Stored data

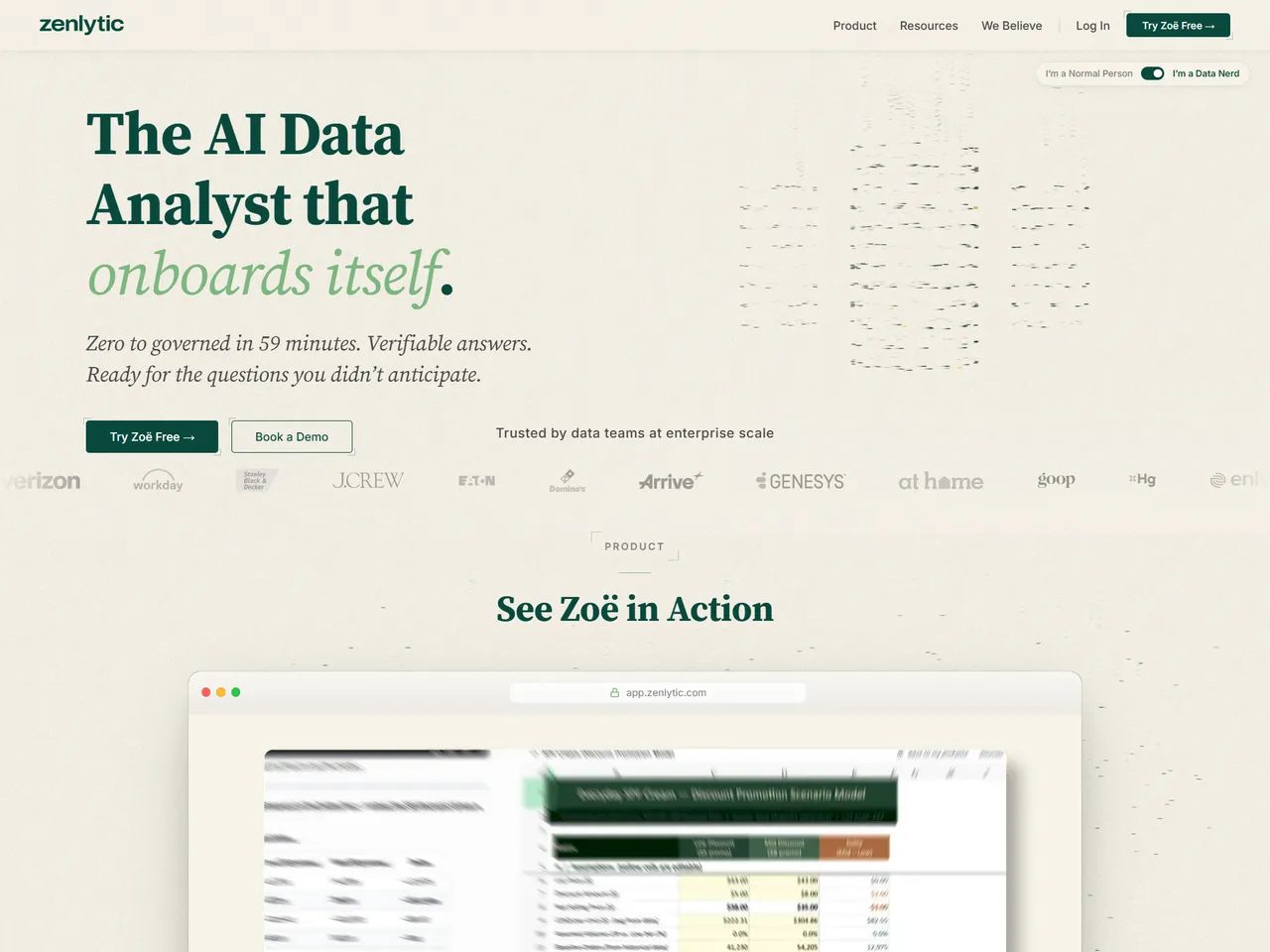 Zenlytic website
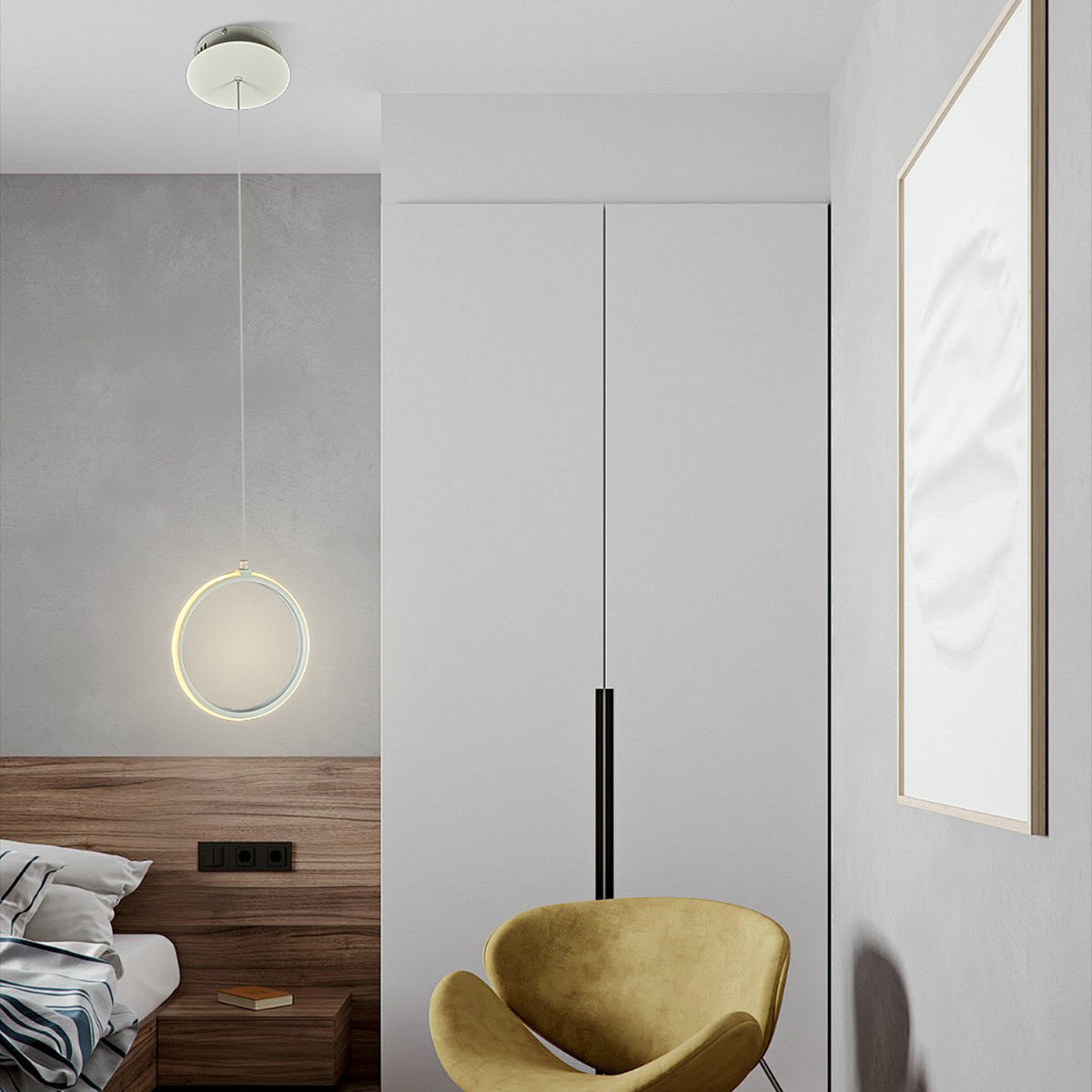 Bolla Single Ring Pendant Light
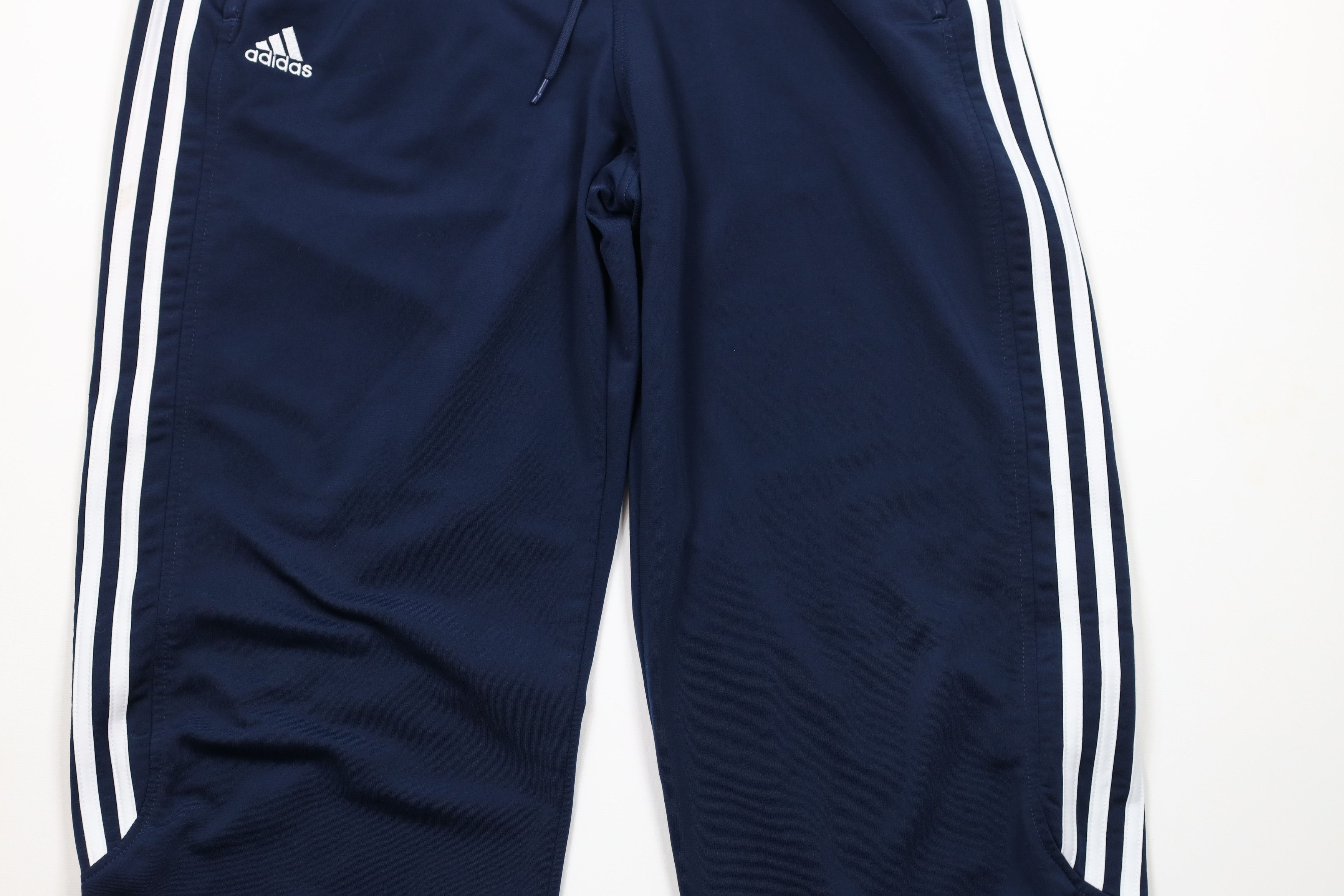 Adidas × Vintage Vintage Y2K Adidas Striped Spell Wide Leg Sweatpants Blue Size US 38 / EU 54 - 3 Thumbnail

The problem
When copying the listing, skip the pictures and keep each line exactly as written.

Solution to the exercise
 Zenlytic website
 Bolla Single Ring Pendant Light
 Adidas × Vintage Vintage Y2K Adidas Striped Spell Wide Leg Sweatpants Blue Size US 38 / EU 54 - 3 Thumbnail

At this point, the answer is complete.